Cientistas da África do Sul anunciaram nesta segunda-feira (31/08/21) a descoberta de uma nova variante do novo coronavírus com diversas mutações potencialmente perigosas. Ainda não se sabe se ela é mais contagiosa ou capaz de superar a imunidade fornecida por vacinas ou uma infecção anterior.
Essa descoberta trouxe novamente o debate sobre o acesso de vacinas pelo mundo. Enquanto muitos países, incluindo o Brasil, discutem e até aplicam uma terceira dose, muitos países, principalmente na África, sequer completaram os principais grupos de risco. E com a distribuição desigual de vacinas pelo mundo, a tendência é o surgimento de variantes continuar acontecendo.
África do Sul
A nova variante, conhecida com C.1.2, foi detectada primeiramente em maio e já se disseminou na maioria das províncias sul-africanas e em sete outros países da África, Europa, Ásia e Oceania, de acordo com pesquisas ainda não submetidas à revisão da comunidade científica.
Ela contém muitas mutações associadas a outras variantes com uma transmissibilidade acentuada e uma sensibilidade reduzida a anticorpos neutralizadores, mas estas ocorrem em uma mistura diferente, e os cientistas ainda não têm certeza de como elas afetam o comportamento do vírus.
Testes de laboratório estão em andamento para determinar o quanto a variante é neutralizada por anticorpos. A África do Sul foi o primeiro país a detectar a variante Beta, a segunda das quatro classificadas pela Organização Mundial da Saúde (OMS) como “variantes de preocupação”.

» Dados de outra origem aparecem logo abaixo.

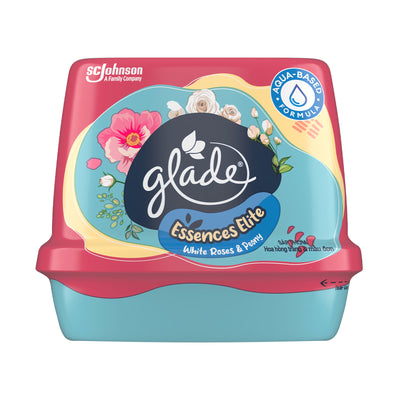 Glade Premium Scented Gel White Rose and Peony 180g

De todas, a Beta é, até aqui, a variante com a maior capacidade de escapar das vacinas da AstraZeneca, fato que fez o governo sul-africano desistir de aplicar o imunizante no início do ano. Richard Lessells, especialista em doenças infecciosas e um dos autores da pesquisa sobre a C.1.2, disse que o surgimento da variante mostra que “esta pandemia está longe do fim e que este vírus ainda está explorando maneiras de possivelmente ficar melhor em nos infectar”.
Desigualdade
O surgimento dessa nova variante é um alerta para o mundo sobre uma questão crítica: o acesso global a vacinas. De acordo com o site Our World in Data, que faz o monitoramento global da pandemia, cerca de 39,5% da população mundial recebeu pelo menos uma dose da vacina contra a Covid-19. Destas, 5,29 bilhões de doses foram administradas globalmente e 41,1 milhões agora são aplicadas a cada dia. No entanto, apenas 1,7% das pessoas em países de baixa renda receberam pelo menos uma dose.

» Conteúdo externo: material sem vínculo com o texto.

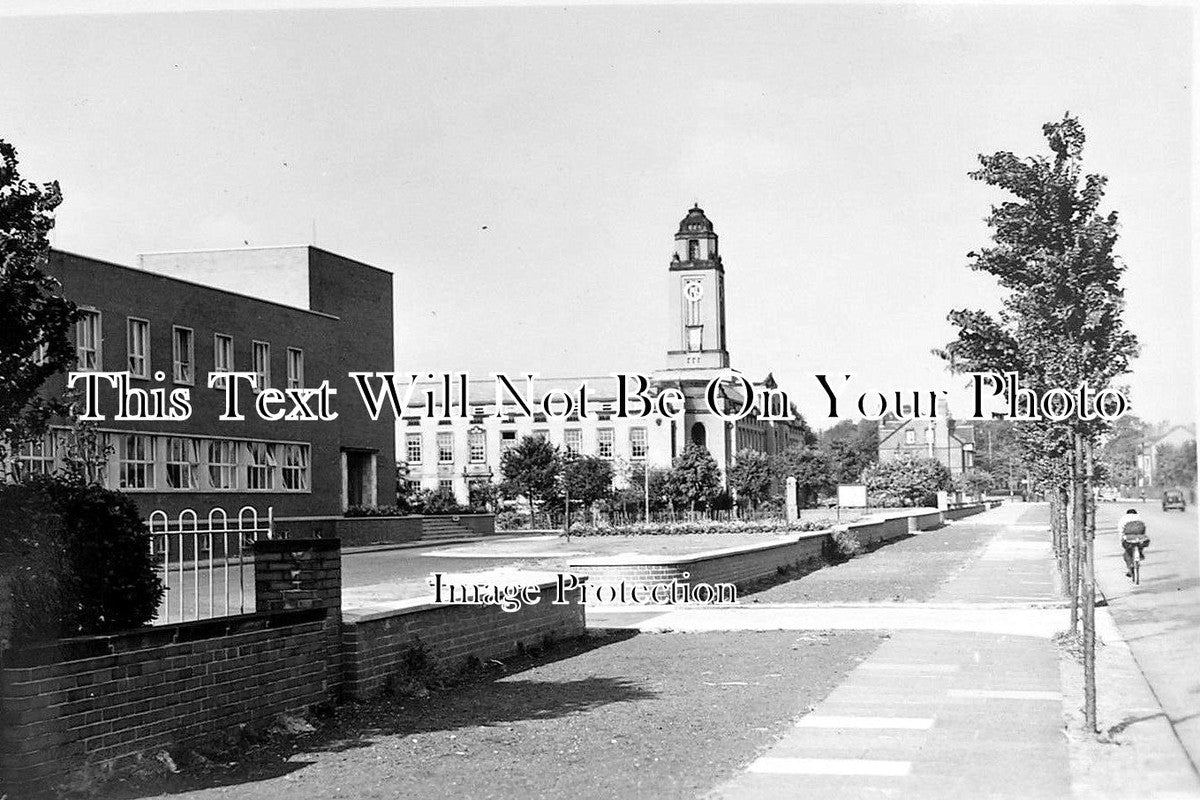 LA 967 - The Town Hall, Stretford, Manchester, Lancashire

O consórcio Covax Facility, iniciativa da Organização das Nações Unidas (ONU), para distribuição mais igualitária de vacinas, está sem doses suficientes para continuar os programas de vacinação, avisou a Organização Mundial da Saúde (OMS). O Covax entregou 90 milhões de doses a 131 países, número que nem sequer está perto da quantidade suficiente para proteger aquelas populações, alerta Bruce Aylward, conselheiro da OMS. A insuficiência é maior na África, que enfrenta nova onda de infecções.
“O mundo se assustou quando a Beta emergiu. Tememos que nossas vacinas não pudessem segurar essa variante, em virtude de seu escape. Depois, tememos a Delta e hoje estamos vendo todo seu potencial. E iremos seguir temendo cada vez que escutarmos sobre o surgimento de uma nova variante, porque sabemos que o risco é real.”, alerta Mellanie Fontes-Dutra, biomédica, neurocientista e coordenadora da Rede Análise Covid.
Vacinas x mutações
A distribuição mais igualitária de vacinas ganhou ainda mais importância com um estudo, ainda sem revisão por pares, publicado nesta segunda. Nele, ficou constatado que a taxa de cobertura vacinal em 16 países é inversamente proporcional à frequência de mutação da variante Delta. Isso significa que a vacinação completa é fundamental para suprimir mutações emergentes do novo coronavírus.
“Não é segredo, nem novidade, que a permanência desse estado de transmissão elevado, que é construído por vários fatores (baixa cobertura, falta de adesão adequada a medidas como uso de máscara) gera um risco de vermos novas variantes surgirem. Enquanto a transmissão estiver alta, o risco estará pairando, e uma hora precisaremos enfrentar isso tendo a perspectiva global”, afirma Mellanie.